• **原文**
Skip to content

v3.9.0

Latest
Compare
Choose a tag to compare
@Jintao-Huang Jintao-Huang released this 13 Oct 17:50
· 13 commits to main since this release

中文版

新特性

  1. Megatron-SWIFT
    a. 支持更多模型架构:Qwen3-VL, Qwen3-Omni, Qwen3-Next, Kimi-VL, InternVL3.5-HF等。完整的模型支持情况,参考支持的模型文档:https://swift.readthedocs.io/en/latest/Instruction/Supported-models-and-datasets.html
    b. 支持KTO训练,包括全参数/LoRA/MoE/多模态/Packing等训练技术等支持。感谢招商银行技术团队@kevssim 的贡献。训练脚本参考:https://github.com/modelscope/ms-swift/tree/main/examples/megatron/rlhf/kto
    c. 支持RM训练,包括全参数/LoRA/MoE/多模态/Packing等训练技术等支持。训练脚本参考:https://github.com/modelscope/ms-swift/tree/main/examples/megatron/rlhf/rm
    d. 支持序列分类模型架构,包括三种任务:regression、single_label_classification、multi_label_classification。训练脚本参考:https://github.com/modelscope/ms-swift/tree/main/examples/megatron/seq_cls
    e. 支持VPP并行技术,减少PP并行的计算空泡,提高GPU利用率,但会略微提高通信量。支持异构PP并行 pipeline_model_parallel_layout,自定义流水线并行(PP/VPP)布局。

• **操作要求 a**
将记录中从包含“How far asunder”的那一行起，直到记录末尾的各行，整理成 JSON 字符串列表，每行对应一个字符串，空行略去。
原文与记录出自不同来源，彼此无关。

• **源记录**
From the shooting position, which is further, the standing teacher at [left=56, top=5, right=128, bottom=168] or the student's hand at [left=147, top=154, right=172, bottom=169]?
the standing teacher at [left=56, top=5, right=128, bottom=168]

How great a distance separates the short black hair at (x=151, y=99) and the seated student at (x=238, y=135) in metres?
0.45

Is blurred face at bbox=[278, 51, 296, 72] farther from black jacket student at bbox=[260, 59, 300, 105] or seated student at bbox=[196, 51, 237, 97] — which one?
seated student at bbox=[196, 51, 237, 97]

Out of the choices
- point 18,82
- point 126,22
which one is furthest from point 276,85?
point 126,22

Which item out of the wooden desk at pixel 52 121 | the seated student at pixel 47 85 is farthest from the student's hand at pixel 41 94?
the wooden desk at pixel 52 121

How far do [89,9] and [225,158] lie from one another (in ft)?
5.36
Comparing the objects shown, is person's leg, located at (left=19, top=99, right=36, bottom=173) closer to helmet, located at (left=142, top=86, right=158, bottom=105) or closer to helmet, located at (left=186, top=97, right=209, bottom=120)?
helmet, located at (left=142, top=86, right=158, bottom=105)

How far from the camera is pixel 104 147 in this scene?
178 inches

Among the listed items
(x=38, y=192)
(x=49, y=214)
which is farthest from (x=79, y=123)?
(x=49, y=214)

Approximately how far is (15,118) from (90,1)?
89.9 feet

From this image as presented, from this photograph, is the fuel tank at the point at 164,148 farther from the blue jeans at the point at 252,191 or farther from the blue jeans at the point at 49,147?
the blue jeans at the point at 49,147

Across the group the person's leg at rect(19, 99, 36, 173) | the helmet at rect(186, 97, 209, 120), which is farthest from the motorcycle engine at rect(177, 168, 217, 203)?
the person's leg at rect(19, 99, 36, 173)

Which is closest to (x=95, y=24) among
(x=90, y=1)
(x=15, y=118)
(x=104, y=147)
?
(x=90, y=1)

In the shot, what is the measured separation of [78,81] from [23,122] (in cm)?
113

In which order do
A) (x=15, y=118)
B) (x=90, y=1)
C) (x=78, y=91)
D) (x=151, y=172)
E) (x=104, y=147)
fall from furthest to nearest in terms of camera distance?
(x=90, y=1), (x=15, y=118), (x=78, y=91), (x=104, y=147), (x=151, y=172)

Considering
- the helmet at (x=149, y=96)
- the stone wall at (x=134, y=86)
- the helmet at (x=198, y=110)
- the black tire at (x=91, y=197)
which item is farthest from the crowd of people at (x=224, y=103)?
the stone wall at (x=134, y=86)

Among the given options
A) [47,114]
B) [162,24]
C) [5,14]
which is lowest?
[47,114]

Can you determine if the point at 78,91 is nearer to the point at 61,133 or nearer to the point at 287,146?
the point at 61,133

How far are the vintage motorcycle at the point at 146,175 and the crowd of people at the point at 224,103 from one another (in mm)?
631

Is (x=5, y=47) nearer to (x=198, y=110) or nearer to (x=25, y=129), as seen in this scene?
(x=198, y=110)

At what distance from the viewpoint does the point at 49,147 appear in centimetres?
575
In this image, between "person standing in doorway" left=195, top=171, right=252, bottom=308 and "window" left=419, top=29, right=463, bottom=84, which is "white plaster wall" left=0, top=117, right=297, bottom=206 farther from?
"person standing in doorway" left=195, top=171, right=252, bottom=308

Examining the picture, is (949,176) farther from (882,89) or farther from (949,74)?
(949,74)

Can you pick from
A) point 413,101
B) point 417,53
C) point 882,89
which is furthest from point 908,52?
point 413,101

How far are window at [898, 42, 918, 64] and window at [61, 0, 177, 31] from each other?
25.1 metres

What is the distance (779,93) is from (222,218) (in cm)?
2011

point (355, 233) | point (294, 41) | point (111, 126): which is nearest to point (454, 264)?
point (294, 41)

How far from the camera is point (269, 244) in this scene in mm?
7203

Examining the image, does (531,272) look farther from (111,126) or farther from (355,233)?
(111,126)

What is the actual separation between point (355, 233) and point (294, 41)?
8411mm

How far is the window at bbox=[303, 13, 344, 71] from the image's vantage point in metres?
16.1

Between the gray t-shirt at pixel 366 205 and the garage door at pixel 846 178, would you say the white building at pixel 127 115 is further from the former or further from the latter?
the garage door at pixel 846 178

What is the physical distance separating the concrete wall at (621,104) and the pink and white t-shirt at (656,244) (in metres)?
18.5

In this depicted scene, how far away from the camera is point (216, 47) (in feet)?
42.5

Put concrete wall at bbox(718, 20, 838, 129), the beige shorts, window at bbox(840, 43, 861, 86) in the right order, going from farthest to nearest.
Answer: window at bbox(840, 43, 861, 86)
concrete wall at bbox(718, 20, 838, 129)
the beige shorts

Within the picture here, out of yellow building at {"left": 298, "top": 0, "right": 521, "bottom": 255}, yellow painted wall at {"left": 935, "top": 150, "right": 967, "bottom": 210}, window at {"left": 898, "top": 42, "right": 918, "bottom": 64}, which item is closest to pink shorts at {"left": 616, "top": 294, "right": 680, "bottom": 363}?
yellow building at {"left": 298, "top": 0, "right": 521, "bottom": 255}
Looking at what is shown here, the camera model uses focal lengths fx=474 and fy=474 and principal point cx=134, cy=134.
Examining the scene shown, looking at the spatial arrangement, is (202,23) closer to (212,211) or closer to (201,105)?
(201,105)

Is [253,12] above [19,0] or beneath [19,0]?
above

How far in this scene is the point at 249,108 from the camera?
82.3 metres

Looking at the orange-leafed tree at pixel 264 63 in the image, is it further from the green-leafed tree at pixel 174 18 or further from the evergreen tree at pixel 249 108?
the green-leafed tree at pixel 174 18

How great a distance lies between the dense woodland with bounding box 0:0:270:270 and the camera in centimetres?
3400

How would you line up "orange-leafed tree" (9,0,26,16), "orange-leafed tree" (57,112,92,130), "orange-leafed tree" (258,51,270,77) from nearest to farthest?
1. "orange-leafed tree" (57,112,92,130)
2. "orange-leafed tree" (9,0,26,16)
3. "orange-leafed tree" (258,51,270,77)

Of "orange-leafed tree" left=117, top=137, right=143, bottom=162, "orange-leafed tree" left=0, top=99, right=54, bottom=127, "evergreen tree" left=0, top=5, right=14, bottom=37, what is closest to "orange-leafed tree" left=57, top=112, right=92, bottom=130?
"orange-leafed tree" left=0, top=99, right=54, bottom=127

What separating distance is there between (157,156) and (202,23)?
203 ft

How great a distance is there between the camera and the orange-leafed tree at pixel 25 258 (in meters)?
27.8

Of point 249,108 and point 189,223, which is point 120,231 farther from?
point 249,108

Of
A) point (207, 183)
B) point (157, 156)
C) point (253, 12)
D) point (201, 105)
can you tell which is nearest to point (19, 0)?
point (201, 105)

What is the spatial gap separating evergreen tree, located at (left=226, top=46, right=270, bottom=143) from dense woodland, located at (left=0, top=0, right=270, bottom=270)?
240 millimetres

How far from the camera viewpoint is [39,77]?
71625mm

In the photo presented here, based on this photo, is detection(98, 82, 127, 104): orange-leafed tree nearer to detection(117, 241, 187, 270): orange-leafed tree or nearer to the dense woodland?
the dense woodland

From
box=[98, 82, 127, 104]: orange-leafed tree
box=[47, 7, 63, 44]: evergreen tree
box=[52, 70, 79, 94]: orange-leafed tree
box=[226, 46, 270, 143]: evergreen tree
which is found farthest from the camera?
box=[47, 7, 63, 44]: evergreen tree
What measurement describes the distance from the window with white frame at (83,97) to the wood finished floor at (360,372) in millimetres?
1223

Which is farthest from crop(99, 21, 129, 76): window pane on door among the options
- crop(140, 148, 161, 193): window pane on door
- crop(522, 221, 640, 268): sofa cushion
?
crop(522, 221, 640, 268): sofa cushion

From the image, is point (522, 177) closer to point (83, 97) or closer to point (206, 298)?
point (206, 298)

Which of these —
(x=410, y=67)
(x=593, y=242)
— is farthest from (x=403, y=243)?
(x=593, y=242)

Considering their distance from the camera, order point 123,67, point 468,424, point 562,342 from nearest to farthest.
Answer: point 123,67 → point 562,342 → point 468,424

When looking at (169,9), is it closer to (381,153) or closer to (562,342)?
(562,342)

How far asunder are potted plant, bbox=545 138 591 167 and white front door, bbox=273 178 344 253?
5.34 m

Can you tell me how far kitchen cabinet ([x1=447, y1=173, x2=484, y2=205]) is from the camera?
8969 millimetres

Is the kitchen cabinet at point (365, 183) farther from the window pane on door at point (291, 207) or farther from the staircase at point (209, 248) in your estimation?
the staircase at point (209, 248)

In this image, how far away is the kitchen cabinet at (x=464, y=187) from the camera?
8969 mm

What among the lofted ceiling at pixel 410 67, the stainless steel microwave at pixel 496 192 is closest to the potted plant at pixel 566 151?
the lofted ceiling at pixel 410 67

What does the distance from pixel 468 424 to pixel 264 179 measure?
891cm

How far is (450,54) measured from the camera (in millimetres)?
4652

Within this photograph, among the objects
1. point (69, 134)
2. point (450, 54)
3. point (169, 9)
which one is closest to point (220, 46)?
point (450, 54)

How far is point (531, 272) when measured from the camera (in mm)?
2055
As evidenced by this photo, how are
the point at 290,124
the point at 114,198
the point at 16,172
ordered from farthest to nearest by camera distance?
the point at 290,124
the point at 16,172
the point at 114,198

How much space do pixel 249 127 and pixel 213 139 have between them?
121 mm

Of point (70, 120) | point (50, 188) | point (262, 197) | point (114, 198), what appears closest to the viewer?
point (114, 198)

• **操作要求 b**
原文提到，Megatron-SWIFT 支持的 VPP 并行技术会略微提高什么？

• **结果 a**
[
  "How far asunder are potted plant, bbox=545 138 591 167 and white front door, bbox=273 178 344 253?",
  "5.34 m",
  "Can you tell me how far kitchen cabinet ([x1=447, y1=173, x2=484, y2=205]) is from the camera?",
  "8969 millimetres",
  "Is the kitchen cabinet at point (365, 183) farther from the window pane on door at point (291, 207) or farther from the staircase at point (209, 248) in your estimation?",
  "the staircase at point (209, 248)",
  "In this image, how far away is the kitchen cabinet at (x=464, y=187) from the camera?",
  "8969 mm",
  "What among the lofted ceiling at pixel 410 67, the stainless steel microwave at pixel 496 192 is closest to the potted plant at pixel 566 151?",
  "the lofted ceiling at pixel 410 67",
  "What does the distance from pixel 468 424 to pixel 264 179 measure?",
  "891cm",
  "How far is (450,54) measured from the camera (in millimetres)?",
  "4652",
  "Within this photograph, among the objects",
  "1. point (69, 134)",
  "2. point (450, 54)",
  "3. point (169, 9)",
  "which one is closest to point (220, 46)?",
  "point (450, 54)",
  "How far is point (531, 272) when measured from the camera (in mm)?",
  "2055",
  "As evidenced by this photo, how are",
  "the point at 290,124",
  "the point at 114,198",
  "the point at 16,172",
  "ordered from farthest to nearest by camera distance?",
  "the point at 290,124",
  "the point at 16,172",
  "the point at 114,198",
  "How much space do pixel 249 127 and pixel 213 139 have between them?",
  "121 mm",
  "Of point (70, 120) | point (50, 188) | point (262, 197) | point (114, 198), what appears closest to the viewer?",
  "point (114, 198)"
]

• **结果 b**
通信量。